French influence has been prevalent in the activities and policies of the US of A. Taken off my bookmarked collection,  random online pointers include, "The Stewardship Doctrine" [1] and  "The U.S. Constitution: America's most important export", an essay by Mr. Blaustein. [2]. There are many more.

And yet, I find it amusing to see a total lack of desire or even a logical connection between History & Geography and Current Affairs, among modern day Americans, especially the policy makers . Two subjects, on which the French have always ensured continued emphasis across the centuries.

We, as sentient entities, occupy time and space. Ergo, History & Geography. QED. Ignoring or not learning from the two,  tantamounts to denying existence.

A casual glance of the various histories of the various civilsations/nations, would bring to light almost identical situations, the US of A is facing. Even if they are restricted to that past 500 years. Islam & India. Enforced "Civilisation" by the British. The Middle East & the Ottoman Empire. Russia and its Asian influences, Sub-Saharan Africa & Europe, etc. Every one of them was a socio-economic phenomenon under a veneer of "the right kind of life".  And every one suffered, and more important, the "future" was not worth the price.

Or perhaps, there is after all a God, who chooses his people, and therefore, by definition,  outisde Time and Space.

********************
[1] http://www.conlaw.org/

[2] http://164.109.48.86/journals/itdhr/0304/ijde/blaustein.htm

KayJay
Friday, April 9, 2004

From the first post of Dennis I've started thinking about
his grandparents and how they probably had worse living
conditions than almost anyone today in any part of Eastern
Europe, and then he said it himself.

Anything that we consider as civilisation today was really
non existent only hundred years ago. As in Brave New
World by Huxley, model T can be looked as start of
modern world.

Hot running water, electricity, roads and cars, ambulance,
credit cards & retirement plans where unknown only few
generations ago. In USA and in France, as well as in
Cambodia or Iraq or anywhere else.

I've seen somewhere that Lenin was financed by German
secret service because he promised to end the war on
eastern front.
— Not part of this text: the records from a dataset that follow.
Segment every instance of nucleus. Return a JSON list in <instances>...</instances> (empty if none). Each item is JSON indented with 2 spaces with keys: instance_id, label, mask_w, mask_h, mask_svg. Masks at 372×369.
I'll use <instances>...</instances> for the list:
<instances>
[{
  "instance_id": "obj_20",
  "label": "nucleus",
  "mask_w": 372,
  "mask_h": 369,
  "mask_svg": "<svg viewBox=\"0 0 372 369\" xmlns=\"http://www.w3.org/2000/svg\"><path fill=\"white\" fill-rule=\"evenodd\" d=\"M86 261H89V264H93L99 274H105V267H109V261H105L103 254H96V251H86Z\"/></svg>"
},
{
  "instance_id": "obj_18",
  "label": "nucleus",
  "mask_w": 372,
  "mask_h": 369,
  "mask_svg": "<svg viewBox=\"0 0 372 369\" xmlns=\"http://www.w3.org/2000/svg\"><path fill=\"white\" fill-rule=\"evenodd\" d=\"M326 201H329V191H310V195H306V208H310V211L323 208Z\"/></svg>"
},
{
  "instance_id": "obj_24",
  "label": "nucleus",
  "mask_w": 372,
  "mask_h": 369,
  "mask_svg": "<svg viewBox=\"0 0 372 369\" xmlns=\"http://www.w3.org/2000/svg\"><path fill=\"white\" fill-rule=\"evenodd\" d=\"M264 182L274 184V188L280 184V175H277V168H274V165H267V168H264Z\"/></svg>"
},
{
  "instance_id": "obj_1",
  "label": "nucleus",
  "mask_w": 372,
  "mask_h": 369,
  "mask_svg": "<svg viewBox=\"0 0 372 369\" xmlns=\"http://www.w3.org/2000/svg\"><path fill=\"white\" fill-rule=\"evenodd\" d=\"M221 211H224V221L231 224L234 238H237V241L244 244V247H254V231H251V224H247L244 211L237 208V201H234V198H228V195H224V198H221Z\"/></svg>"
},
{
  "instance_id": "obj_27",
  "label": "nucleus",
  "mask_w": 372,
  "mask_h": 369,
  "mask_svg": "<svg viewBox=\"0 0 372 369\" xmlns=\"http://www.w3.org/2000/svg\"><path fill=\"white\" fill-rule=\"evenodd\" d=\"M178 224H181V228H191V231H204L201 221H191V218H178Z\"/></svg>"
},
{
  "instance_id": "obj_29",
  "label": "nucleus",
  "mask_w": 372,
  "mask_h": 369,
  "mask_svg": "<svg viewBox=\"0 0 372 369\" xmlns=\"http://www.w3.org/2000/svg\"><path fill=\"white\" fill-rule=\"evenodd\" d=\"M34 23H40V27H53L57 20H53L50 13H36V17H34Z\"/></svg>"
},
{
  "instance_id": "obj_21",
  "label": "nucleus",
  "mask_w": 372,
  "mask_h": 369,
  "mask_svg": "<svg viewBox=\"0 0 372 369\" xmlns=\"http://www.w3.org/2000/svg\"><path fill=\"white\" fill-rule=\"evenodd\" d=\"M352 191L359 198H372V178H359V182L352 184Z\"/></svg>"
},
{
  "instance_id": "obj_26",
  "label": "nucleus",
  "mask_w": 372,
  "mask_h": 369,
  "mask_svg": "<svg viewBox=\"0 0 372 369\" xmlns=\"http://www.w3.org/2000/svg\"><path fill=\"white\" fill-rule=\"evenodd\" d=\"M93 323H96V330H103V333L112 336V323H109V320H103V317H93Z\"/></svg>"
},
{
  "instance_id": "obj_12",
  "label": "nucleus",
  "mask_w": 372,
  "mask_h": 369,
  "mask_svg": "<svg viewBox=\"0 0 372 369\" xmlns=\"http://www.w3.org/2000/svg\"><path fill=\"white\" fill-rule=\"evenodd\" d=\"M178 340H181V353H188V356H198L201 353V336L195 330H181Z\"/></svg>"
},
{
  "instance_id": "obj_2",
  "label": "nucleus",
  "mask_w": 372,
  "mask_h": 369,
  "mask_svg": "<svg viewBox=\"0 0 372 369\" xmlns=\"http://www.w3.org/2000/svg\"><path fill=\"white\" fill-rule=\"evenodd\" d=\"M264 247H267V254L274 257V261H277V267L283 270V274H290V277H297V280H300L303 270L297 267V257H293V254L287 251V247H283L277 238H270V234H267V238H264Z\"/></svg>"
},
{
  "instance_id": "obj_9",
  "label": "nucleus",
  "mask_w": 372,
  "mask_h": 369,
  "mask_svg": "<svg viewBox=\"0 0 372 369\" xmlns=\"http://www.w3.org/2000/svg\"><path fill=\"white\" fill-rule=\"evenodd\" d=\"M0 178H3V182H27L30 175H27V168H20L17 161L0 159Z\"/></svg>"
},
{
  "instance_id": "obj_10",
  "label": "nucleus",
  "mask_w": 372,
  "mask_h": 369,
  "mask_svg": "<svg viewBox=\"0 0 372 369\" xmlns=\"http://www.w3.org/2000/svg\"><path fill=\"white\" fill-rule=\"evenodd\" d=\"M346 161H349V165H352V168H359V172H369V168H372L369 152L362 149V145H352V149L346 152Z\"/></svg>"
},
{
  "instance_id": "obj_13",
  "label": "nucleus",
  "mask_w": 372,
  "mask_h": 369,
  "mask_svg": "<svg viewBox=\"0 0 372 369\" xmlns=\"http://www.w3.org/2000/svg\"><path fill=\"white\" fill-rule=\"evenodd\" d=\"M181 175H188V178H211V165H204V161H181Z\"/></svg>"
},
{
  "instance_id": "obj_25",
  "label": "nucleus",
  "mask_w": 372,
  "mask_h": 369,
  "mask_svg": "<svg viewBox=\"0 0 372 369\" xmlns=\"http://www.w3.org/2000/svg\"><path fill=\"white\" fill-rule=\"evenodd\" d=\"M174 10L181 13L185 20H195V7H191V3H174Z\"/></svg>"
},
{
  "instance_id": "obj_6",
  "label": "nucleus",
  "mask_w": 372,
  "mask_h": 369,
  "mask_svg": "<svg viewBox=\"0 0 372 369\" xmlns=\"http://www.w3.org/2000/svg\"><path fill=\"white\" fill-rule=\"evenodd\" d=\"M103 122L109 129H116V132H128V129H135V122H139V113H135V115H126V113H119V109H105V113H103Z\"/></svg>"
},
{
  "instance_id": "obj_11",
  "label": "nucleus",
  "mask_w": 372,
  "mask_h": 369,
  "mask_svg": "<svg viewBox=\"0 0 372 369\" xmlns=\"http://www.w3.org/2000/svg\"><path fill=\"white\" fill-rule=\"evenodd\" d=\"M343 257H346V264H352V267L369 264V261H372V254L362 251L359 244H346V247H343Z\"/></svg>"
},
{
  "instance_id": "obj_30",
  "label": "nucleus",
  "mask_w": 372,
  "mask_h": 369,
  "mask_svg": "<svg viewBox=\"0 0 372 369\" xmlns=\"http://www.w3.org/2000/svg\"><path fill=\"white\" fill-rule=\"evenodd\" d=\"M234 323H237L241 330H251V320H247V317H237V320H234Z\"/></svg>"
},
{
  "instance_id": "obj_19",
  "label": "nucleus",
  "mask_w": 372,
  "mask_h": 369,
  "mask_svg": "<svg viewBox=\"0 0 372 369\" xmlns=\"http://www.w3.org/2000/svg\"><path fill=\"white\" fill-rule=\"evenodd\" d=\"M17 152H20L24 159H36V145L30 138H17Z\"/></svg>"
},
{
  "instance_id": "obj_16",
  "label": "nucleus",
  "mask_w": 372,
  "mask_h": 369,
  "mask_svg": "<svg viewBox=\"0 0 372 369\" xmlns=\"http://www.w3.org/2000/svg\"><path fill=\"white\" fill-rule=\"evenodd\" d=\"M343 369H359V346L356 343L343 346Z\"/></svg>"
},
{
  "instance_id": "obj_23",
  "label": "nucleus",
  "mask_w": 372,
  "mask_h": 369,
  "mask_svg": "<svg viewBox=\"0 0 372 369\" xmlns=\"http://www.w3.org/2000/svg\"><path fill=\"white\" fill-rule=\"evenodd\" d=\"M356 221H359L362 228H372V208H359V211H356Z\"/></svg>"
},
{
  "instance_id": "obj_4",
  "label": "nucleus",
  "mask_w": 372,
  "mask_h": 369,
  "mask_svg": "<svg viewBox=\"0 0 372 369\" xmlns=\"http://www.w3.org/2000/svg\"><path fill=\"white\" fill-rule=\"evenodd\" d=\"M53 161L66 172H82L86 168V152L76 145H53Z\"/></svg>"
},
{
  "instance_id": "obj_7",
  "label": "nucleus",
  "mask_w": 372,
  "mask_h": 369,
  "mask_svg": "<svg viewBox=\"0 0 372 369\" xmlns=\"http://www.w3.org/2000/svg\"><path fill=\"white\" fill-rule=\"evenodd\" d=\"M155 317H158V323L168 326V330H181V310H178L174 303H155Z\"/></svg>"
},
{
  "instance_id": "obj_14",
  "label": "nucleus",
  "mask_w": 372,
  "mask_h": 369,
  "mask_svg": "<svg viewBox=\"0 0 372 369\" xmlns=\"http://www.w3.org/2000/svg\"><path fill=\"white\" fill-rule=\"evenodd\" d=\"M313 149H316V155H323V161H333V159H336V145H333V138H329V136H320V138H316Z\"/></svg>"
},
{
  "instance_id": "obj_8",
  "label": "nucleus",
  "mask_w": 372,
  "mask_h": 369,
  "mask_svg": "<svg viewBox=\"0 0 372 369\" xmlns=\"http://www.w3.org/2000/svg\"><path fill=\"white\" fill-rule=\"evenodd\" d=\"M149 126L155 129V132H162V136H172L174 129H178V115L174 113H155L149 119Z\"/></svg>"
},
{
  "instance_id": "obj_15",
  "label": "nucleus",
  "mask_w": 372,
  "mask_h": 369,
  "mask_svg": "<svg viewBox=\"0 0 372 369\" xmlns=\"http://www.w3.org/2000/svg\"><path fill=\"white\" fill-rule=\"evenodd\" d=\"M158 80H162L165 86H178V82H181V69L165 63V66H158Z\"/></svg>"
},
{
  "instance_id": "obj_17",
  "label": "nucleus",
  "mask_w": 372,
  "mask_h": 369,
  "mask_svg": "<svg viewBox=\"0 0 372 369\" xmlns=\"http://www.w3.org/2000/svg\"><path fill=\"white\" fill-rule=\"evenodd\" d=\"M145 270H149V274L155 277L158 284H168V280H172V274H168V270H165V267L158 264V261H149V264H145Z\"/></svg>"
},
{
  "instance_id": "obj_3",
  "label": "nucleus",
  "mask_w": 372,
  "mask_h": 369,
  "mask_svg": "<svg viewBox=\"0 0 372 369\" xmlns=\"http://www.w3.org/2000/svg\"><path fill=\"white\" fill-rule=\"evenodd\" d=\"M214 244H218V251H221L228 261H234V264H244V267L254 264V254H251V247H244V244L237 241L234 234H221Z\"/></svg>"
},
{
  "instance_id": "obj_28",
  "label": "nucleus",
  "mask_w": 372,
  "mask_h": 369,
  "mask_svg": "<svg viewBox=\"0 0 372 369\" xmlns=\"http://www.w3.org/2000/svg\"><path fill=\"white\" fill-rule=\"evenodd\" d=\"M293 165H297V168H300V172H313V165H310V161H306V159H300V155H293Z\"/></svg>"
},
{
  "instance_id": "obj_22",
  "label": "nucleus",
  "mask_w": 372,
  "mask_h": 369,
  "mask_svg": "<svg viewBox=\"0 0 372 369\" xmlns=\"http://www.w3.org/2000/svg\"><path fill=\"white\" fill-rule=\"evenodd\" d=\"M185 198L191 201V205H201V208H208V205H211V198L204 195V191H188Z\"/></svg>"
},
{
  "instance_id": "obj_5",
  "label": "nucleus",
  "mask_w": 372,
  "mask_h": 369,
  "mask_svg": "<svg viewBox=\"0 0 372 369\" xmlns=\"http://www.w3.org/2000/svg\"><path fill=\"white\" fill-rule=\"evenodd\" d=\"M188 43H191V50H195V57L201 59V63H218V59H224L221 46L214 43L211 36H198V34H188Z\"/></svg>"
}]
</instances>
The question is not did Russians like
communism more than the rest of us, but without USSR
would we have Internet today?

Did anyone found the movie The Gangs of New York one
stunning revelation?

Life is strange, life stinks and life is a miracle.

From some book: Francis Drake was a pirate to Spaniards, but when he returned to England, Queen Elizabeth knighted
him... It is little wonder that the pleas of the Spanish
ambassador for the return of the loot went unheeded.

Adam Smith: A smuggler is a person who "would have been,
in every respect, an excellent citizen had not the laws of his
country made that a crime which nature never meant to be
so." This is from Wealth of Nations, very popular read
among American smugglers at the time when it was published in 1776.

VPC
Friday, April 9, 2004

"Well maybe we'll lose it all some day, but we're also going to take out the savages that fly planes into buildings and desecrate human corpses while we're at it... "

How about people who drop experimental bombs on cities without warning?

http://www.andrew.h.lohmann.btinternet.co.uk/effects.htm

"Let he who is without sin cast the first stone."
Monday, April 12, 2004

let's get this straight. hard work didn't make the US what it is today, two world wars did.  The isolationist plocies the us indulged in until pearl harbour mean that while europe was being torn to peices, the us just hung back, profiting all the while.  Desipite the belife that america won the WW2,  britain had already stood a pounding that would have brocken most nations.  As did russia, where there were more casualties than any other country.  If you want to talk about "the land of the Free"  spare a though for those who made it great, the poms, and the reds.